Man years ago, I went to breakfast at a Denny's in Connecticut after my apartment warming party and sat with a girl who would eventually be one of my closest friends there, we sat for hours, smoking cigarettes,drinking coffee and talking, is there anything else to do at a Denny's?
She was a religious girl so our conversation turned to an intense discusion about the crisis of faith I experienced at 15 when my grandmother passed away.
My new friend and I talked about the dark night of the soul that day, I had never heard of this phenomenom, so when she told me about the poem, it made perfect sense yes I had gone through a dark night, and reached a higher concsiouness as a result a more sure and secure sense of faith be cause of it.

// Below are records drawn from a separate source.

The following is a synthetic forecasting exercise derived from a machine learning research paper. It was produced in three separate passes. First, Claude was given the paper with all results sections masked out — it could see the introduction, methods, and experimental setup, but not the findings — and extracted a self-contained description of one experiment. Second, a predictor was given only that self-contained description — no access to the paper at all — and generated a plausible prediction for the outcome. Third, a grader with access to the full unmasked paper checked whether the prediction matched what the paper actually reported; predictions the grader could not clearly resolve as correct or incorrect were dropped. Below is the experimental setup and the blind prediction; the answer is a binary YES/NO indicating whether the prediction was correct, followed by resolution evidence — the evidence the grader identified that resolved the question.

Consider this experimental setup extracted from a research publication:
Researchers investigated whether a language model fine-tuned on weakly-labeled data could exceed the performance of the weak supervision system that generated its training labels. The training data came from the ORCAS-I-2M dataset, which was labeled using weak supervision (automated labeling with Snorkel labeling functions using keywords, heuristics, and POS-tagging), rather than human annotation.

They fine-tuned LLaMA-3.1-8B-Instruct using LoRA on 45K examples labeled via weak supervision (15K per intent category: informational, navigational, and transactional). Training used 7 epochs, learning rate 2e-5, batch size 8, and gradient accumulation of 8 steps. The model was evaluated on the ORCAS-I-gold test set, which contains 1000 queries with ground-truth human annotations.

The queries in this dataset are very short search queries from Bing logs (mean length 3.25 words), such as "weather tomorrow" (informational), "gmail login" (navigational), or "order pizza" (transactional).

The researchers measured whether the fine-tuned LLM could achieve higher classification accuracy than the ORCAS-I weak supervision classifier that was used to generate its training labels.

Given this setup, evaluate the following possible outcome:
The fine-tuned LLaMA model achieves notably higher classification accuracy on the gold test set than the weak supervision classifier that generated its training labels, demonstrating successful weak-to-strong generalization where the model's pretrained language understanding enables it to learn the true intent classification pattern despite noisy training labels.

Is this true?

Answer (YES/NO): NO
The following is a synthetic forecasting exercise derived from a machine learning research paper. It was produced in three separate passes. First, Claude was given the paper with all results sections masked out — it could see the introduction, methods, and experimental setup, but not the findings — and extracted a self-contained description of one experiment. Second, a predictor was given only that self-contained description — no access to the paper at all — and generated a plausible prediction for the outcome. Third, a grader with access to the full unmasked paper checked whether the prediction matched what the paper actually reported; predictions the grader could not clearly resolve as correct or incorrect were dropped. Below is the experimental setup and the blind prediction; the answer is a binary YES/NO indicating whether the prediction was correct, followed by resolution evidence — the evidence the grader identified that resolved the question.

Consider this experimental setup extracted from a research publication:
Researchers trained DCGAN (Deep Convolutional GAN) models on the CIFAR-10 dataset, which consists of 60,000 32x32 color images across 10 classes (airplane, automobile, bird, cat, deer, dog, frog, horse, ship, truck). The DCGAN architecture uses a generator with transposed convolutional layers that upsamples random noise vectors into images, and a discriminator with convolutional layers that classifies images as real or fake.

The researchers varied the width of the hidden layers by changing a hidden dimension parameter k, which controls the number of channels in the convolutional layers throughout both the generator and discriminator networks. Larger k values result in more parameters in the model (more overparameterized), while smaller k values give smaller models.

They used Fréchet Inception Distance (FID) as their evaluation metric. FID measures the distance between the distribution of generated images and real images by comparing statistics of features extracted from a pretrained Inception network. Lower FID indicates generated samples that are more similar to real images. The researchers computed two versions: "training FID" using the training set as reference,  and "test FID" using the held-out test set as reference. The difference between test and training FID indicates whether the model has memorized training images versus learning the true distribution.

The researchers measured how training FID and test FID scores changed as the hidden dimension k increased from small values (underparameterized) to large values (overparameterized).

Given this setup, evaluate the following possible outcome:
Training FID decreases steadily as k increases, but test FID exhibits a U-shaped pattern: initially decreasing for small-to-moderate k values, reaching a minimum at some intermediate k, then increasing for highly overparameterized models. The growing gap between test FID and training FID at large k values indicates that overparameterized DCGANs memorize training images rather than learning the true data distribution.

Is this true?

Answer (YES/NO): NO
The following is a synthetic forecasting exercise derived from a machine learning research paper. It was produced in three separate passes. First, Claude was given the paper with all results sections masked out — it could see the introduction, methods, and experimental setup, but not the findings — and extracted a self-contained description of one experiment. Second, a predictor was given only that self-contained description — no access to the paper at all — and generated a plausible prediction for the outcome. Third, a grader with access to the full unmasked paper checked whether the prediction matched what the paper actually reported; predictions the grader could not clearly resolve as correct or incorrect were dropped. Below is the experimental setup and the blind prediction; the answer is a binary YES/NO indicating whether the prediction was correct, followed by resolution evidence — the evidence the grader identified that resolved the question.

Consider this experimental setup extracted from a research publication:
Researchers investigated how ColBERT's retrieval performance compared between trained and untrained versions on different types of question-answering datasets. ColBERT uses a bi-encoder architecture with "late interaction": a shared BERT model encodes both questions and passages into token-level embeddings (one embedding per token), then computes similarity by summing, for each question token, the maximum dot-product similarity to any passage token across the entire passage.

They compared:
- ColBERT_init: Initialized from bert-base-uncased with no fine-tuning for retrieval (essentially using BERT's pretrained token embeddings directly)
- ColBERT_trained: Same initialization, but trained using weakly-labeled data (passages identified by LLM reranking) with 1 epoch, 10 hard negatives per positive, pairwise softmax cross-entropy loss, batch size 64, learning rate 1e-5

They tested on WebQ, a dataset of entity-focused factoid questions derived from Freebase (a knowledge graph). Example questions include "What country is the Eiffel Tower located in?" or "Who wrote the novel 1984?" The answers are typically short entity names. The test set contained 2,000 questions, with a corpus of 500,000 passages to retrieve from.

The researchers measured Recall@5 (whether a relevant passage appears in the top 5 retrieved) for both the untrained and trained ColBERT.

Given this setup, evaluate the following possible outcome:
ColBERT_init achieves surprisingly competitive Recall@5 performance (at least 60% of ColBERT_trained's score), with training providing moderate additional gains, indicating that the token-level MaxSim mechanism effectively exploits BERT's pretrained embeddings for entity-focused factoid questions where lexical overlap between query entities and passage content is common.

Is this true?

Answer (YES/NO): NO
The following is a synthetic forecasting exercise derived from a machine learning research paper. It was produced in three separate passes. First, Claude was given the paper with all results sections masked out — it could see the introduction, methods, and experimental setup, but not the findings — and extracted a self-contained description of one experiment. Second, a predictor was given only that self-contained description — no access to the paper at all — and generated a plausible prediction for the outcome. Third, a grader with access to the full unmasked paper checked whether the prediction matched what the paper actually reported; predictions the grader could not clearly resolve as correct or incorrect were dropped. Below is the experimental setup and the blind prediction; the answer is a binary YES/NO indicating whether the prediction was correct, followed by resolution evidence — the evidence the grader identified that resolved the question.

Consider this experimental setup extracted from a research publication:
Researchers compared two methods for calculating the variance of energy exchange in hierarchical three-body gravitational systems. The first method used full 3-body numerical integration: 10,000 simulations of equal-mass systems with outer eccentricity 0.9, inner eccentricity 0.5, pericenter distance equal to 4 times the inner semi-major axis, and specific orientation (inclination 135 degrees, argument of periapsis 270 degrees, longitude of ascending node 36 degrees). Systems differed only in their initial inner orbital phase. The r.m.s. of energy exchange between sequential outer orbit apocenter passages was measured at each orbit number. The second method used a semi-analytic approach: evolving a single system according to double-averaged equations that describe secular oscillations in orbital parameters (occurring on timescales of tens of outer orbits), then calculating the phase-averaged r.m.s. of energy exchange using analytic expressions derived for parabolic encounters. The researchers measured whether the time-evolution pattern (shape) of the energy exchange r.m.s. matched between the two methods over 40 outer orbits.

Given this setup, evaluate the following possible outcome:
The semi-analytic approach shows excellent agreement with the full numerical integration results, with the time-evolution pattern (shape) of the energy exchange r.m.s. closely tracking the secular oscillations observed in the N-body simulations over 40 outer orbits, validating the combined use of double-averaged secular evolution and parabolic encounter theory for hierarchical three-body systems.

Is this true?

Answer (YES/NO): YES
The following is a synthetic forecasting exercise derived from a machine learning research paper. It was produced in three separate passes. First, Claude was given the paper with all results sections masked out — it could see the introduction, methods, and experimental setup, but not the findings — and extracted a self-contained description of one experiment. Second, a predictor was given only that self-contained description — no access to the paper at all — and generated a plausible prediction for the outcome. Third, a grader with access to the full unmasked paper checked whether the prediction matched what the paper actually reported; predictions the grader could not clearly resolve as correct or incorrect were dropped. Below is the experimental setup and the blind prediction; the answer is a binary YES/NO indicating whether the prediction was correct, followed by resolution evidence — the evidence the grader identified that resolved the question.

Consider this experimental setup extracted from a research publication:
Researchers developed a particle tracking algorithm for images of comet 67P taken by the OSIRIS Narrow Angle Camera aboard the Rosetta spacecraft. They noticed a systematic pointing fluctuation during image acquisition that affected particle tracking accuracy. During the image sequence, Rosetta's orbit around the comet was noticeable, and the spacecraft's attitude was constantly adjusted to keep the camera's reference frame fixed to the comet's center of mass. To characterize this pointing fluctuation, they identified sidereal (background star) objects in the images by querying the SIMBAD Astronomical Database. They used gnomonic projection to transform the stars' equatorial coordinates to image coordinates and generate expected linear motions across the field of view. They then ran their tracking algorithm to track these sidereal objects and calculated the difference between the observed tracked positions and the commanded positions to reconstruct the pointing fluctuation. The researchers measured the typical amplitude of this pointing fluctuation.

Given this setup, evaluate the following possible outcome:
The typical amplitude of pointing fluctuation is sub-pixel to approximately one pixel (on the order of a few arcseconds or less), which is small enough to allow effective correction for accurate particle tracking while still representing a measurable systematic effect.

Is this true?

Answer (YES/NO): NO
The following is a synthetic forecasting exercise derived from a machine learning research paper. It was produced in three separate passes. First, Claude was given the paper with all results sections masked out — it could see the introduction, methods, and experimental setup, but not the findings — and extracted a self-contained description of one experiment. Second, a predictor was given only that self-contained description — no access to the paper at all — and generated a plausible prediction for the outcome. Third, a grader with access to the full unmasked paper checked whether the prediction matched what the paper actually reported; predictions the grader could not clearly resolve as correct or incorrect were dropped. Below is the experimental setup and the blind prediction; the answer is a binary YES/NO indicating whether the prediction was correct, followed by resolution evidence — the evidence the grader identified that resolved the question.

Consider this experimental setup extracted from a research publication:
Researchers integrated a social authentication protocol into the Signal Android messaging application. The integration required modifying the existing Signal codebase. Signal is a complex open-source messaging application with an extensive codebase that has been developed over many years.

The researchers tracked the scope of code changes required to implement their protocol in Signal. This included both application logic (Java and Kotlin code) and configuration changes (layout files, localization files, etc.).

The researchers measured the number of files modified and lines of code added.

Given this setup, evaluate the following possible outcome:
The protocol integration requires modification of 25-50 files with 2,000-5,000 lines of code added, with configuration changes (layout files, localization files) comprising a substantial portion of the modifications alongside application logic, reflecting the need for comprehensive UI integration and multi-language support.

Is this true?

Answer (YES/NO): NO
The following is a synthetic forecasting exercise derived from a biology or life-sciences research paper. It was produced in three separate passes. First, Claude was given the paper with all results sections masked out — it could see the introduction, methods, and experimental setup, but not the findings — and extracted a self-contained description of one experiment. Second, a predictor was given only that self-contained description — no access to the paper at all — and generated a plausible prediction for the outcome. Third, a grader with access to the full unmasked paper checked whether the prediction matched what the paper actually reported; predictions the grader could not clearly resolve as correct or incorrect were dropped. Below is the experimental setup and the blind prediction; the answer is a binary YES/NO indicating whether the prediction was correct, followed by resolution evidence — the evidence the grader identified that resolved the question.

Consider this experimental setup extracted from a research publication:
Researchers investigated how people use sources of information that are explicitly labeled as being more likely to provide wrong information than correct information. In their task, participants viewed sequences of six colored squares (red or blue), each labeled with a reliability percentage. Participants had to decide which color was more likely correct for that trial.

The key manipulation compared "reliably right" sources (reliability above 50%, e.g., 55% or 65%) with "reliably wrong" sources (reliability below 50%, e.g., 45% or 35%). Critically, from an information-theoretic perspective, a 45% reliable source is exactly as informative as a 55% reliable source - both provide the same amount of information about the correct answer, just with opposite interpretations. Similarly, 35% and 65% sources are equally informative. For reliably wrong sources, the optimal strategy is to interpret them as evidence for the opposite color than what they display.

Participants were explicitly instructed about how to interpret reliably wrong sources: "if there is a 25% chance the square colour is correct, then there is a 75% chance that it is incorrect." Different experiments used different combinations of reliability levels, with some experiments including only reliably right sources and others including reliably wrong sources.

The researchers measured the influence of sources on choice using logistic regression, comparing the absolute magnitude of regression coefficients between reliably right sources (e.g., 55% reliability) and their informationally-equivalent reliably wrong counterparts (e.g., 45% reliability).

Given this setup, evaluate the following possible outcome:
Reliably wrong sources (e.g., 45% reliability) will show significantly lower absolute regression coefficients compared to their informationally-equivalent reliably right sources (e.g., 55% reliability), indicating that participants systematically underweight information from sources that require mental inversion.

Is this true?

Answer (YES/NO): YES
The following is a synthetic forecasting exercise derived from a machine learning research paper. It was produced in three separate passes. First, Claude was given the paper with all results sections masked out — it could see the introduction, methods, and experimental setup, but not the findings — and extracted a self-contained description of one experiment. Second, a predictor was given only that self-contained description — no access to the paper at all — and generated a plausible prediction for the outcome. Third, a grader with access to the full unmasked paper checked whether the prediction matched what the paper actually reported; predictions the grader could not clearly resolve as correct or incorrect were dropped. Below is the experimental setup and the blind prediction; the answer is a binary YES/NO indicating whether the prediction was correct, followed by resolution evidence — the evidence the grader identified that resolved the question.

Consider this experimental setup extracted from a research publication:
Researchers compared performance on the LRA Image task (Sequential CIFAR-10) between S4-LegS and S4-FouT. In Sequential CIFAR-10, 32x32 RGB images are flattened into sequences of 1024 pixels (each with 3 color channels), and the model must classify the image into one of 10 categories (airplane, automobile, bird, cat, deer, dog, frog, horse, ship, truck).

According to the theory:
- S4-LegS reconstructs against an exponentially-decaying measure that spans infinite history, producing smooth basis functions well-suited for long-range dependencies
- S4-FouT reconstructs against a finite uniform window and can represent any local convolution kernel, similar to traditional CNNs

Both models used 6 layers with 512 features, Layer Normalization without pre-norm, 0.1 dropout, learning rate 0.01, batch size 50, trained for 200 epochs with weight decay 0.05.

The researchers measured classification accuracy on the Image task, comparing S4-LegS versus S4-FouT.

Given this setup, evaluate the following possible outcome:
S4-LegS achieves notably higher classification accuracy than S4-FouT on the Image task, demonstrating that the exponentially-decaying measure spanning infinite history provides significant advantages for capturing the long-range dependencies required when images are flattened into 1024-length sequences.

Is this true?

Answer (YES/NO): NO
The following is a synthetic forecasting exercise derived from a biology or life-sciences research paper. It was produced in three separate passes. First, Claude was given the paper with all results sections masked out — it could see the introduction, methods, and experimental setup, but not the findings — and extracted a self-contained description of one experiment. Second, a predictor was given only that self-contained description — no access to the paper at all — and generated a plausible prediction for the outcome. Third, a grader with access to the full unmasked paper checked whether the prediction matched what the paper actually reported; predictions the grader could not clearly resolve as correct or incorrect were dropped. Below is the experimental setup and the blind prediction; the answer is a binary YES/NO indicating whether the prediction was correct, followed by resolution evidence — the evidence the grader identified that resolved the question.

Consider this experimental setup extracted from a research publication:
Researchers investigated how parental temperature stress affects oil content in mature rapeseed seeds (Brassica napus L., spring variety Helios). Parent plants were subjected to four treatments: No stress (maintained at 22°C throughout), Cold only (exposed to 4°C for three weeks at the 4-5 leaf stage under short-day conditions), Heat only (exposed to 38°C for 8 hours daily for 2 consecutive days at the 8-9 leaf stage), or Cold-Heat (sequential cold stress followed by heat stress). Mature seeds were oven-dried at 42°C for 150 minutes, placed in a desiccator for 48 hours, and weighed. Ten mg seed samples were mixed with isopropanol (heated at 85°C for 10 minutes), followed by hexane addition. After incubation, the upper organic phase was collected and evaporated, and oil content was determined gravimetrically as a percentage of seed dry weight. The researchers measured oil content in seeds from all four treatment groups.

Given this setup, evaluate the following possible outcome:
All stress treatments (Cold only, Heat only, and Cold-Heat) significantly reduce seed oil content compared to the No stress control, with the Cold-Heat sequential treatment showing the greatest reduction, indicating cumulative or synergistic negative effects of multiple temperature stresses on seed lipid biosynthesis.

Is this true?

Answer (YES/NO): NO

As the "apocyalypse" fast approaches, there is a lot of talk about wat it means, for a long time, I have thought it portents a large social shift, but I am finding myself in the midst of a dark night again. Lately I've ben experiencing some pretty negative emotions and lots od delf-doubt and a general discomfort with myself, I feel uncomfortable in my skin and I'm not sure how to act. I want to resuurrect this Old Liz person my husband seems to miss so much, because we're not so crazy about Liz 2.0. So, this past week has been tough, I've been plunged into a dark place of awkwardness andin security, but all I want is to present a strong face to my child, I want her to have a strong example of womanhood, and that's what she's going to get, damnit. So, am I in the midst of a dark night? I was reading some new age websites on the subject and apparently travelling through a dark night can result in a higher level od cocsiousness, so, wil that be MY apocyalypse? is the apocalypse somply a shift in consciouness? Or is the social order going to change? I dunno, but I'm excited to come out on the other side od this tunnel of sad I'm in and see where it lands me.